=== Stated goal ===
Pick up the passage on the Hebrew words for “man” after its final sentence and continue writing it.

Ish, with its emphasis on the person, the individual, is the choice of Bible writers when writing about a “man of God,” and a “man of discernment.” When Nathan confronted King David with his sin, Nathan used this word. Did he say, “You yourself are the”—mortal? human? able-bodied man? No, but, “You yourself are [the one] the man!”—Josh. 14:6; Prov. 10:23; 2 Sam. 12:7.

There are times when the other words for “man” simply would not be appropriate. Thus when the psalmist foretold that the names of those of the body of Christ who gain heavenly glory would be known he could use only ish. “‘Each and every one was born in her.’ . . . Jehovah himself will declare, when recording the peoples: ‘This is one who was born there.’” Also Moses, when exulting over Jehovah’s victory at the Red Sea, could not have referred to Jehovah as a weak mortal or a human earthling, and so had to use ish to convey his thought, even as rendered in the New World Translation: “Jehovah is a manly person of war.”—Ps. 87:5, 6; Ex. 15:3.


Adám, the human, the earthling, is the choice whenever Hebrew Scripture writers make reference to the creation of man: “I myself have made the earth and have created even man [the human] upon it.” Adám does not denote maleness any more than human does, and so we read that Adam, that is, the human, earthling man, called the first human pair, the ish and ishsháh, the man and the woman.—Isa. 45:12; Gen. 5:1, 2; 6:7; Deut. 4:32; Eccl. 7:29.

Adám, the human, is almost without exception also the word preferred when man is mentioned in the same breath with the lower animals or beasts. This coupling appears in the accounts of creation, the Deluge, the plagues of Egypt and the seventy-year desolation. The psalmist praises Jehovah God for preserving both adám (human) and beast. And it is the human that is shown to be like the beast by the Congregator: “For there is an eventuality as respects the sons of mankind [adám] and an eventuality as respects the beast, and they have the same eventuality. As the one dies, so the other dies; and they all have but one spirit, so that there is no superiority of the man [human, adám] over the beast, for everything is vanity.”—Gen. 1:26; 6:7; Ex. 8:17; Jer. 33:10; Ps. 36:6; Eccl. 3:19-21.

=== Extracted entries ===
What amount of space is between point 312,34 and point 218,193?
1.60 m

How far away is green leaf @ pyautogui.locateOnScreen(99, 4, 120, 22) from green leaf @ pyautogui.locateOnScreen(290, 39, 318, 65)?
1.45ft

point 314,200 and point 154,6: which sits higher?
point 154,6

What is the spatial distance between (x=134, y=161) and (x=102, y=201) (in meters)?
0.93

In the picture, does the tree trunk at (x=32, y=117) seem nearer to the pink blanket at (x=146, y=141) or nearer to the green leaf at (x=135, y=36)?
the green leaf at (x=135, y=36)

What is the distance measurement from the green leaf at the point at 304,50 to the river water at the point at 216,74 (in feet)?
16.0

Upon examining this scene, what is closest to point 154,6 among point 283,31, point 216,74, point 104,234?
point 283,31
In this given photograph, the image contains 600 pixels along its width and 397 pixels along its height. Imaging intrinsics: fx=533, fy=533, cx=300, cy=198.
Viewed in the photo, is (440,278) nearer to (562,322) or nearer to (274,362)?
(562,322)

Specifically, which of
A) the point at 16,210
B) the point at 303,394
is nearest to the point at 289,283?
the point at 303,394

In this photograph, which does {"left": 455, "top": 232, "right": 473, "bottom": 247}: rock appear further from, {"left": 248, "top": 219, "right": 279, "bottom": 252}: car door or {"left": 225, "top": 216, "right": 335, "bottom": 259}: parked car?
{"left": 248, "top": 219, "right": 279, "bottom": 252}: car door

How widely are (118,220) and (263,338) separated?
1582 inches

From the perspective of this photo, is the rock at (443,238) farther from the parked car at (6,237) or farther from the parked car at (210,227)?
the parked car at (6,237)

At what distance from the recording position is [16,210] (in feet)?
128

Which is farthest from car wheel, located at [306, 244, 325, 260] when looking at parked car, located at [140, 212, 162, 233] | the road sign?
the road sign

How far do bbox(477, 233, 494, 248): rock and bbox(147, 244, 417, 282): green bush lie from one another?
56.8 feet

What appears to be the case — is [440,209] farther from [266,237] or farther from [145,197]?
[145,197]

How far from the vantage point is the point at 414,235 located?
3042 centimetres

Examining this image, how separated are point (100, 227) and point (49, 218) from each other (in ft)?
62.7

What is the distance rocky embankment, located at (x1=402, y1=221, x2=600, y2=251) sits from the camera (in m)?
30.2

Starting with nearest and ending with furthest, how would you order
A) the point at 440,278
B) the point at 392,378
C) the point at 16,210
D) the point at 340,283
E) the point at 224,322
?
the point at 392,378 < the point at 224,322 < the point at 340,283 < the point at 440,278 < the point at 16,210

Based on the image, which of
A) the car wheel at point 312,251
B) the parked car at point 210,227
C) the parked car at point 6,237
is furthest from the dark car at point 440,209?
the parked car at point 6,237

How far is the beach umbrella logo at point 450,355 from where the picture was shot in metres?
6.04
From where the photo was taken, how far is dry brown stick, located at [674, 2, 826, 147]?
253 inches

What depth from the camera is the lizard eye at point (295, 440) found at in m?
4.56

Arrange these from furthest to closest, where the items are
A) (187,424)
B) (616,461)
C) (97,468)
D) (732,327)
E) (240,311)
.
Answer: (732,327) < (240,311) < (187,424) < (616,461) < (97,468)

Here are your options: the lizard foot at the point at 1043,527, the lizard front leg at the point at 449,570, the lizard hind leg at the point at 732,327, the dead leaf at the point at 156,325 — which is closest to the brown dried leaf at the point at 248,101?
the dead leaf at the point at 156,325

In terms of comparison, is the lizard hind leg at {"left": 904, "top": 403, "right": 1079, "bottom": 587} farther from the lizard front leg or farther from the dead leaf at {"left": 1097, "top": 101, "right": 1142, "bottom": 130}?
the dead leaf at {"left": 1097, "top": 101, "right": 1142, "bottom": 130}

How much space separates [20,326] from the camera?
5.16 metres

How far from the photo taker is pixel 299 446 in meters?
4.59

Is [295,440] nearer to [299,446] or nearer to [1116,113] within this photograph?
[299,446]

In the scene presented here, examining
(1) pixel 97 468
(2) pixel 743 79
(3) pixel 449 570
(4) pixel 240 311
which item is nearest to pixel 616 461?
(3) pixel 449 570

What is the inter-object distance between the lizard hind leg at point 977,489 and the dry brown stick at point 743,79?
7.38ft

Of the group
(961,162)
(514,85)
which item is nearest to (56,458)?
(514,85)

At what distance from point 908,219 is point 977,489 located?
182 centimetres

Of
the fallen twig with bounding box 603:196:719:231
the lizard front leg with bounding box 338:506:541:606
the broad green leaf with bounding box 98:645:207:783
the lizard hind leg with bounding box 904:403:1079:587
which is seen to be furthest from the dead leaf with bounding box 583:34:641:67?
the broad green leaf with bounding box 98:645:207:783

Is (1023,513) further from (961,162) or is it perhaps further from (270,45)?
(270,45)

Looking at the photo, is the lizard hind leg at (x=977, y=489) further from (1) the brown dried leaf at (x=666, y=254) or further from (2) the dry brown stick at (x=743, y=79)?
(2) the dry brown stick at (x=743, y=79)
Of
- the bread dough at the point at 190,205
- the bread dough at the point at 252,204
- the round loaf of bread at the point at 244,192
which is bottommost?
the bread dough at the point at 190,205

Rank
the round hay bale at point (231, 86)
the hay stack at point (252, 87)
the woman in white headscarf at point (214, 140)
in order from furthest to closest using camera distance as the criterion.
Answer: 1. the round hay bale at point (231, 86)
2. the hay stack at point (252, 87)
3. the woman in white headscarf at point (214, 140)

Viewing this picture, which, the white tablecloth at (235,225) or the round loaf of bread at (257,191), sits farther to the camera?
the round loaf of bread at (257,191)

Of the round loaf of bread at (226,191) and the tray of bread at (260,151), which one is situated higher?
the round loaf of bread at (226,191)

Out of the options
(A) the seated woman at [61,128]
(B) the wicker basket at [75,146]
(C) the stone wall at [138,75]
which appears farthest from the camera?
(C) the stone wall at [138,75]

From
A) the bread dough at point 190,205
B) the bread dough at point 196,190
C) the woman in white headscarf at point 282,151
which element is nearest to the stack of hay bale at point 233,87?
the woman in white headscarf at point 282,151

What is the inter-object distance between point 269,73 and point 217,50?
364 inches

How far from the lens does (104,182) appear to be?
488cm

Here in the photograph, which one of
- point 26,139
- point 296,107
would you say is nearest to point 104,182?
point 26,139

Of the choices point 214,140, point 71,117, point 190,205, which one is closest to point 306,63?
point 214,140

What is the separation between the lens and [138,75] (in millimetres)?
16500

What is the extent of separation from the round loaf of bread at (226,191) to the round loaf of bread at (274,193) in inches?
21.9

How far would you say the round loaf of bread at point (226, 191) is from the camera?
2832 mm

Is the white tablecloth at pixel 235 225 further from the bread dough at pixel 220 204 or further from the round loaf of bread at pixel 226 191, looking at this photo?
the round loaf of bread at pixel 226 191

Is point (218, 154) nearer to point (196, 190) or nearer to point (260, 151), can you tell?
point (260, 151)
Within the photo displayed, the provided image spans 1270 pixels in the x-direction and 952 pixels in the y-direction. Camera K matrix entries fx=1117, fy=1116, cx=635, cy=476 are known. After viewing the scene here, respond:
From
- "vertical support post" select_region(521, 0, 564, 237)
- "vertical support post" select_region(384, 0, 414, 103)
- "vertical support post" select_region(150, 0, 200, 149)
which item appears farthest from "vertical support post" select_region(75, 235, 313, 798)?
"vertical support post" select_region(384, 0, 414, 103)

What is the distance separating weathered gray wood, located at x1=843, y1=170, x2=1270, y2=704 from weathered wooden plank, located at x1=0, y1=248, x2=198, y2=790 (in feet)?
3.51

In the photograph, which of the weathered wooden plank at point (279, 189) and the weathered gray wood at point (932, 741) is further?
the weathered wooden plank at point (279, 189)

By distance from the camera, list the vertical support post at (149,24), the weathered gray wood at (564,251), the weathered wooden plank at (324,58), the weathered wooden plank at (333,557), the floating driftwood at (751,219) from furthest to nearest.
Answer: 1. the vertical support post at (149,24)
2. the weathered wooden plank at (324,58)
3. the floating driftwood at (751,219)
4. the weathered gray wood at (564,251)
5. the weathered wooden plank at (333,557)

=== Task answer ===
Fittingly, adám, the earthling, human, is also the choice when speaking of the general characteristics of humankind: “The inclination of the heart of man is bad from his youth up.” “There is no man that does not sin.” “Man, born of woman, is short-lived and glutted with agitation.” “Surely every earthling man . . . is nothing but an exhalation,” a breath. “There is no man having power over the spirit to restrain the spirit,” that is, to keep from dying. “I well know, O Jehovah, that to earthling man his way does not belong. It does not belong to man [ish, to one] who is walking even to direct his step.”—Gen. 8:21; 1 Ki. 8:46; Job 14:1; Ps. 39:5; Eccl. 8:8; Jer. 10:23.

Even as adám sets man apart from the lower animals, so it also calls attention to man’s inferiority to the Creator, Jehovah God. Thus Moses was told that no human could see God and live. Samuel was reminded that a human can see only the outside, but God can see the heart. David prayed that he might not fall into human hands but into God’s hands, for having numbered the fighting men of his nation presumptuously. The temple of Solomon, David said, was to be built, not for humans, but for God. Jehoshaphat counseled the judges to remember that they were judging, not for humans, but for God. Elihu refused to give flattering titles to mere humans.—Ex. 33:20; 1 Sam. 16:7; 1 Chron. 21:13; 29:1; 2 Chron. 19:6; Job 32:21.

The psalmist twice asked why the great Creator should take note of mere humans; also, he said that, though certain ones were “gods,” they would die like earthling man. The fear of humans brings a snare, but he that trusts in Jehovah will be safe. Why go down to Egypt for help? The Egyptians are not spirits but mere humans, earthlings. And to highlight the seriousness of the selfishness of the priests in Malachi’s day, God asked: “Will earthling man rob God?”—Ps. 8:4; 144:3; 82:7; Prov. 29:25; Isa. 31:3; Mal. 3:8.


The thought behind enósh, weak or mortal, shows, for one thing, that the Hebrew Scripture writers had no illusions about man’s being immortal. How could they, since they received their “theology,” not from pagan sources, but from God himself, who made plain man’s mortal nature both by warning him of death in the event he sinned and by sentencing him, after he had sinned, to return to the dust from which man had been taken.—Gen. 2:17; 3:19.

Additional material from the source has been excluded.